======== Entries

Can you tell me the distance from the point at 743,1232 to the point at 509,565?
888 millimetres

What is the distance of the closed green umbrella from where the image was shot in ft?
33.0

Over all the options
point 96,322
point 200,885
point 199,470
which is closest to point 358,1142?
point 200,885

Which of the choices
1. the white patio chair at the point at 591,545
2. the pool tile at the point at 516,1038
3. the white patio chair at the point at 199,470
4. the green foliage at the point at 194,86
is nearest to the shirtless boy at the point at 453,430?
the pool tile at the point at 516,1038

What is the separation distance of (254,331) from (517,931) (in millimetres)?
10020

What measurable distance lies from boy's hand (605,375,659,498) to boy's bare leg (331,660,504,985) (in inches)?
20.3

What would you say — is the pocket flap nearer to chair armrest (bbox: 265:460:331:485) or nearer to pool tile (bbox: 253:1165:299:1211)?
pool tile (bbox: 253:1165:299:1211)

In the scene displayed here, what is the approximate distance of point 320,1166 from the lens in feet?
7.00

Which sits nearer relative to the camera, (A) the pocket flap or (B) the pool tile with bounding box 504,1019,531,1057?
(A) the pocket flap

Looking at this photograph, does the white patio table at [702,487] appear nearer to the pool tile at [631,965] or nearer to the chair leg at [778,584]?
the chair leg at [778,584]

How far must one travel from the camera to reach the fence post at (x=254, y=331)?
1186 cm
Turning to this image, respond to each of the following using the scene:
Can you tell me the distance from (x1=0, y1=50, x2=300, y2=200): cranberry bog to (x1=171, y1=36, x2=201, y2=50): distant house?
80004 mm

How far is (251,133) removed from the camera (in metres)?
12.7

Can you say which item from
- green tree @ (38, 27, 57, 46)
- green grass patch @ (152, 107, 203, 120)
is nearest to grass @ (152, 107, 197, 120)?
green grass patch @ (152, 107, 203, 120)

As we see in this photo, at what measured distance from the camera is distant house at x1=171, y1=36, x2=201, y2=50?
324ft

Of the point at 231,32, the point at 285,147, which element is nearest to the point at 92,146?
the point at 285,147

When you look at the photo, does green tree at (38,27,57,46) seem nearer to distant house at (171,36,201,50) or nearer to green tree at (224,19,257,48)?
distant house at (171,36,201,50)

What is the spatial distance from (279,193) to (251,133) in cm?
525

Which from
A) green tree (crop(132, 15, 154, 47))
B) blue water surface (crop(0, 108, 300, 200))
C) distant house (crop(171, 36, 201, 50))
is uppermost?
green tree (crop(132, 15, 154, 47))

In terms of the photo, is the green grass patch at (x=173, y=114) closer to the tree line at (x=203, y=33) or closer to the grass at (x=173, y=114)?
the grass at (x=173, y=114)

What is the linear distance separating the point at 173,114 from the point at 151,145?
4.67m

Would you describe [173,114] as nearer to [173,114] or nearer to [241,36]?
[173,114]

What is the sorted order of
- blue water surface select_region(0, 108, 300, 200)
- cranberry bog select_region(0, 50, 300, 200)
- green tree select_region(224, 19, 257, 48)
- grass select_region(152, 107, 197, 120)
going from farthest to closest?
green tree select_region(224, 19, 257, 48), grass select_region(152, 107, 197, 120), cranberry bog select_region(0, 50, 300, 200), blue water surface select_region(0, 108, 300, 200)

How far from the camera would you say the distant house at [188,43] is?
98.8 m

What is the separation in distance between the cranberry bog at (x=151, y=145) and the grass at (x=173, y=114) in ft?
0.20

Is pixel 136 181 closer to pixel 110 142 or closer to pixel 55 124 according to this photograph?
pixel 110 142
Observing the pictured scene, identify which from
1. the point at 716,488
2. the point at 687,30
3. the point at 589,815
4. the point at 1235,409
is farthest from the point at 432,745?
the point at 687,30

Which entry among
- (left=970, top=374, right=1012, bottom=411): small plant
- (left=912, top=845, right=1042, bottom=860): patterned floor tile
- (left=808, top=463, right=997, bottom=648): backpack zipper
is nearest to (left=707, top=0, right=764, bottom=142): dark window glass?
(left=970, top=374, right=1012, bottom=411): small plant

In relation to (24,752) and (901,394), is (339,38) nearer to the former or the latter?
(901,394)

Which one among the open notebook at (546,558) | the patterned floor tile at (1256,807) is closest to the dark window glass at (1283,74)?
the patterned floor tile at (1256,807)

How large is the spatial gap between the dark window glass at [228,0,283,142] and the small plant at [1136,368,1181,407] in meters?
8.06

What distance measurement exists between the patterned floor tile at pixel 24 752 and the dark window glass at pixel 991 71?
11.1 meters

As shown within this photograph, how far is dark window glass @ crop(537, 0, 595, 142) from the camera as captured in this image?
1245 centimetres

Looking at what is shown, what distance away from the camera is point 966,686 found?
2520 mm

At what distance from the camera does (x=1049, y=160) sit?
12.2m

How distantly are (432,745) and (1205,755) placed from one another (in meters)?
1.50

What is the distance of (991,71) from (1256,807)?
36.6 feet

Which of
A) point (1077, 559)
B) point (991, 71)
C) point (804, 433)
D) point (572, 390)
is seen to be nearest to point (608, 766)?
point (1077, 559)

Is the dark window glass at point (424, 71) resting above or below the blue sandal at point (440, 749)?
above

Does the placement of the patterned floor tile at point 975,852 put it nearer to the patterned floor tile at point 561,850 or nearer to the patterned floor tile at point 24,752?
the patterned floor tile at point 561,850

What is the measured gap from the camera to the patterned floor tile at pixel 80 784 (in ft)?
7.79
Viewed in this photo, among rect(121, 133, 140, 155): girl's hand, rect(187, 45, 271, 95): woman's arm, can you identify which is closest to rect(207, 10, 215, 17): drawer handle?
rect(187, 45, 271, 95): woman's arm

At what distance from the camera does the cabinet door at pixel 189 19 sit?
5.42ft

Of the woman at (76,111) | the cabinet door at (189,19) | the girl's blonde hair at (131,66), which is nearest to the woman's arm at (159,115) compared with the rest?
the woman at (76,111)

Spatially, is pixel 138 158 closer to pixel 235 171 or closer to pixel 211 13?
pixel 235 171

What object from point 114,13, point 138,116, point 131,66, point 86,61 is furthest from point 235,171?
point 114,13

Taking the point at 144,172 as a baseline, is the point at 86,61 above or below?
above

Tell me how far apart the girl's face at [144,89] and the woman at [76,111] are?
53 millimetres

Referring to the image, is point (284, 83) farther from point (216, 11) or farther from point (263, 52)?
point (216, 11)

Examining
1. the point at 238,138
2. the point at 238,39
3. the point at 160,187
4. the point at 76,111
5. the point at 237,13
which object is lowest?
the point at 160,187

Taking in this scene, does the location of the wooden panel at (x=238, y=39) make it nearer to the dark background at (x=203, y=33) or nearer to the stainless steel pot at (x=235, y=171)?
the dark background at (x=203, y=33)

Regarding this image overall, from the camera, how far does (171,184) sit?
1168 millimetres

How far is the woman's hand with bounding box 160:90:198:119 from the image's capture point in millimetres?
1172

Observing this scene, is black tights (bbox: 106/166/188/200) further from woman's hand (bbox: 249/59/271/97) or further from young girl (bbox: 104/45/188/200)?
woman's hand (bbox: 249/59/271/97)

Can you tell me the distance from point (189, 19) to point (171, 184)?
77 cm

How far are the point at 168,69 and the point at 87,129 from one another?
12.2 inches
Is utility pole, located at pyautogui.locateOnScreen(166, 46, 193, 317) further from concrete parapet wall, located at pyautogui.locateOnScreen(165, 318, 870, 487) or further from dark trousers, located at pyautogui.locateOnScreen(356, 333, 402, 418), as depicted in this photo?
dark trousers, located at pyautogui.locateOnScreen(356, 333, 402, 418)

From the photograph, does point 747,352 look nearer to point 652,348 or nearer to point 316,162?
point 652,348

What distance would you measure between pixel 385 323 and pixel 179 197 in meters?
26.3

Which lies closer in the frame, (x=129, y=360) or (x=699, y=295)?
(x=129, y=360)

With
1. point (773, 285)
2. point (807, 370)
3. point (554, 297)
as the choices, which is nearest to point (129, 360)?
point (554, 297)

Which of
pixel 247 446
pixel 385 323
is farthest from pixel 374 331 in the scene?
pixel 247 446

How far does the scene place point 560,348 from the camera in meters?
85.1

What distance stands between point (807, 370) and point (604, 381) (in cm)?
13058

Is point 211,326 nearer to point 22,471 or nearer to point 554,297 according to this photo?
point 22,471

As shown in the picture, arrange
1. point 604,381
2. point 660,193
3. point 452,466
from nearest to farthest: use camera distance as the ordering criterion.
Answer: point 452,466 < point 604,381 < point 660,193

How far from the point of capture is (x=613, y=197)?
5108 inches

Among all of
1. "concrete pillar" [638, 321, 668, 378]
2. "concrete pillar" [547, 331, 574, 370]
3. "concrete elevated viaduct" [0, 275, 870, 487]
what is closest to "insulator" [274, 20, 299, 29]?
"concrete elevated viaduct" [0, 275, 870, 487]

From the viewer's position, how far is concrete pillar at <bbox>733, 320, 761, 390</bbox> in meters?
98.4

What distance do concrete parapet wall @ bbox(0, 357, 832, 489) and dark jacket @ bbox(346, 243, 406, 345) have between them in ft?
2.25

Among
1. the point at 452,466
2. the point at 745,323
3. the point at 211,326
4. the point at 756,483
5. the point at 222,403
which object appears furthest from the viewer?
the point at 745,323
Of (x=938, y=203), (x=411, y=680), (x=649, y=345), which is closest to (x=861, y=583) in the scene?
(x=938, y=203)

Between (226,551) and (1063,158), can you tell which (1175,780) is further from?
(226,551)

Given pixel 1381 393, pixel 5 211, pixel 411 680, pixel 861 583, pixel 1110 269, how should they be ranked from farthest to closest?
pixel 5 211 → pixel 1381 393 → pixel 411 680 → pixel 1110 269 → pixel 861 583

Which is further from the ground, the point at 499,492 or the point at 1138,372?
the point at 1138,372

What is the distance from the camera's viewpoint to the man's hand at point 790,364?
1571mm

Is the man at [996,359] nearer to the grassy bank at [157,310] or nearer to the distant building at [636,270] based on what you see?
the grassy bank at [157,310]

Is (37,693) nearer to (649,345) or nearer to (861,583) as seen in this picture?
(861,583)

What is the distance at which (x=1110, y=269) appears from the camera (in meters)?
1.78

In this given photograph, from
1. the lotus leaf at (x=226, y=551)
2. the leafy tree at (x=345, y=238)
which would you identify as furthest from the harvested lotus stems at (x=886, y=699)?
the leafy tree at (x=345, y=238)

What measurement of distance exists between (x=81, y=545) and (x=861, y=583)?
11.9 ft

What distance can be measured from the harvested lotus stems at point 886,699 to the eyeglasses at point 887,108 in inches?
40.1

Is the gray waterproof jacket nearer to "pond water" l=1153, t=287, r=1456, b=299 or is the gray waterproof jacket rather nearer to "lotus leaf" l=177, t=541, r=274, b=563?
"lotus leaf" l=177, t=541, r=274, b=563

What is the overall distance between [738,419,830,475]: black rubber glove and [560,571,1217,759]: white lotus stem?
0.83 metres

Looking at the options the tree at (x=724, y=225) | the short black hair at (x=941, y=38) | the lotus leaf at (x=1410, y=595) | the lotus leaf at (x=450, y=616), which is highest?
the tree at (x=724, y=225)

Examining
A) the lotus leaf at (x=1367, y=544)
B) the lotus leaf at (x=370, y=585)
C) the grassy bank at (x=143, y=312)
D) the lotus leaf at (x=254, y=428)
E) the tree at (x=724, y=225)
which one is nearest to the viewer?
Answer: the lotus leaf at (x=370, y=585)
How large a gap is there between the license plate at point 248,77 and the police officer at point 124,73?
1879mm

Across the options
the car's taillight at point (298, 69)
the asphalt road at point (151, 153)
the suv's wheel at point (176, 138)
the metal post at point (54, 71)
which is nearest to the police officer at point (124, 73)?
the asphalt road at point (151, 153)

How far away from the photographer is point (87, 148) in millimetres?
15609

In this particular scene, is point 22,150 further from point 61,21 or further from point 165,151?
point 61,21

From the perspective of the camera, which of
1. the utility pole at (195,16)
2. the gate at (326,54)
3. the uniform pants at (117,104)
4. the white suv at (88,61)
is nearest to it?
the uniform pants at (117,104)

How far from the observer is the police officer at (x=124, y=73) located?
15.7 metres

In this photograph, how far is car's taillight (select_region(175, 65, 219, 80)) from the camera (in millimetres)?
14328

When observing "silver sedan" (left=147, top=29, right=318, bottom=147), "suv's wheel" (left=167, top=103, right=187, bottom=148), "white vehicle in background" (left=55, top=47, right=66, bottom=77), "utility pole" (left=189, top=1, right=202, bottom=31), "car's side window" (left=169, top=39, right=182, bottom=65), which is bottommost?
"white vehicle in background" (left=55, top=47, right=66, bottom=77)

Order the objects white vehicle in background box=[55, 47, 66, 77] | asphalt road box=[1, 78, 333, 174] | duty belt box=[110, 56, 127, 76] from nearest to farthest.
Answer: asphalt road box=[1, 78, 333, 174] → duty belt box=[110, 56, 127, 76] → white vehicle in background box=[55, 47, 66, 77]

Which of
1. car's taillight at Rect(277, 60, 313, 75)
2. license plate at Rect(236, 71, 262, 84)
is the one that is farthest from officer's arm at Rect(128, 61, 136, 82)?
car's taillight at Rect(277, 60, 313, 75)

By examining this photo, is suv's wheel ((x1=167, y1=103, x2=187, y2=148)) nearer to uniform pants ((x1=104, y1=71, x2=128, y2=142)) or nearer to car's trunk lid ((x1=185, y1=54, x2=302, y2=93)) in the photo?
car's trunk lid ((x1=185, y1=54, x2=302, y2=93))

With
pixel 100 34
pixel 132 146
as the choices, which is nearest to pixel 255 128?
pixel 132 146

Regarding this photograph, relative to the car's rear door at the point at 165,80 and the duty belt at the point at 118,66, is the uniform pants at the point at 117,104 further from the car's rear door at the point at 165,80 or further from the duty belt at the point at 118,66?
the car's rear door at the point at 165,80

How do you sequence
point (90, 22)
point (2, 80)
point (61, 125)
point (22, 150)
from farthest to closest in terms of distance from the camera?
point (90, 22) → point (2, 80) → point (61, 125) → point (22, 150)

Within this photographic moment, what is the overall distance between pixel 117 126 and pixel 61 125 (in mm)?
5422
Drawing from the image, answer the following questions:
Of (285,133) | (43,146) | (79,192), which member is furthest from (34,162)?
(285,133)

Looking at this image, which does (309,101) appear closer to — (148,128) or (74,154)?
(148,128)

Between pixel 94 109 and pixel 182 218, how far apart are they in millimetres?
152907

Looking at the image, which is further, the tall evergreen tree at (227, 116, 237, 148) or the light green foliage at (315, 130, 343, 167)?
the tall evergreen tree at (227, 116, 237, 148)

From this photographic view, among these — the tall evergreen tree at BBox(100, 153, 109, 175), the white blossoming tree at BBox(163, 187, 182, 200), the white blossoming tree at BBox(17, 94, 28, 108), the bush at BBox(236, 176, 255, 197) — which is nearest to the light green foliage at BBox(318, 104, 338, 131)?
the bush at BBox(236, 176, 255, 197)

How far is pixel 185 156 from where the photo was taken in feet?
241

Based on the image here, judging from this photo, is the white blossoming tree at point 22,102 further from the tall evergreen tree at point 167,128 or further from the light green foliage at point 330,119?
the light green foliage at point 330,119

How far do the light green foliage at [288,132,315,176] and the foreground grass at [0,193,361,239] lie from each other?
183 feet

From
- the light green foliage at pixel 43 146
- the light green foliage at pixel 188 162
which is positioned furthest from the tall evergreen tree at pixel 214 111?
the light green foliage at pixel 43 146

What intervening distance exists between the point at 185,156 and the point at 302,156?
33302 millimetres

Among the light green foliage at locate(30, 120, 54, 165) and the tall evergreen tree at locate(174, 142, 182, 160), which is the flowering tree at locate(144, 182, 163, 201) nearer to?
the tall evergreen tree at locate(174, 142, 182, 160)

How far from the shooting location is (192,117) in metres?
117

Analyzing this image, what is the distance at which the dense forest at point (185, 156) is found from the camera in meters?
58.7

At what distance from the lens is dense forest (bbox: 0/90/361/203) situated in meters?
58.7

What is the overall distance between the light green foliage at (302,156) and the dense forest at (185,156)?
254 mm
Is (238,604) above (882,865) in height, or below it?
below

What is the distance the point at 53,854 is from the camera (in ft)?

================

Stated problem
Beginning with the line that contains "What intervening distance", repeat every line through the end of the records and nothing more.

Task response
What intervening distance exists between the point at 185,156 and the point at 302,156?
33302 millimetres

Among the light green foliage at locate(30, 120, 54, 165) and the tall evergreen tree at locate(174, 142, 182, 160), which is the flowering tree at locate(144, 182, 163, 201) nearer to?
the tall evergreen tree at locate(174, 142, 182, 160)

How far from the shooting location is (192,117) in metres?
117

Analyzing this image, what is the distance at which the dense forest at point (185, 156) is found from the camera in meters?
58.7

At what distance from the lens is dense forest (bbox: 0/90/361/203) situated in meters?
58.7

What is the overall distance between the light green foliage at (302,156) and the dense forest at (185,156)?
254 mm
Is (238,604) above (882,865) in height, or below it?
below

What is the distance the point at 53,854 is from the camera (in ft)?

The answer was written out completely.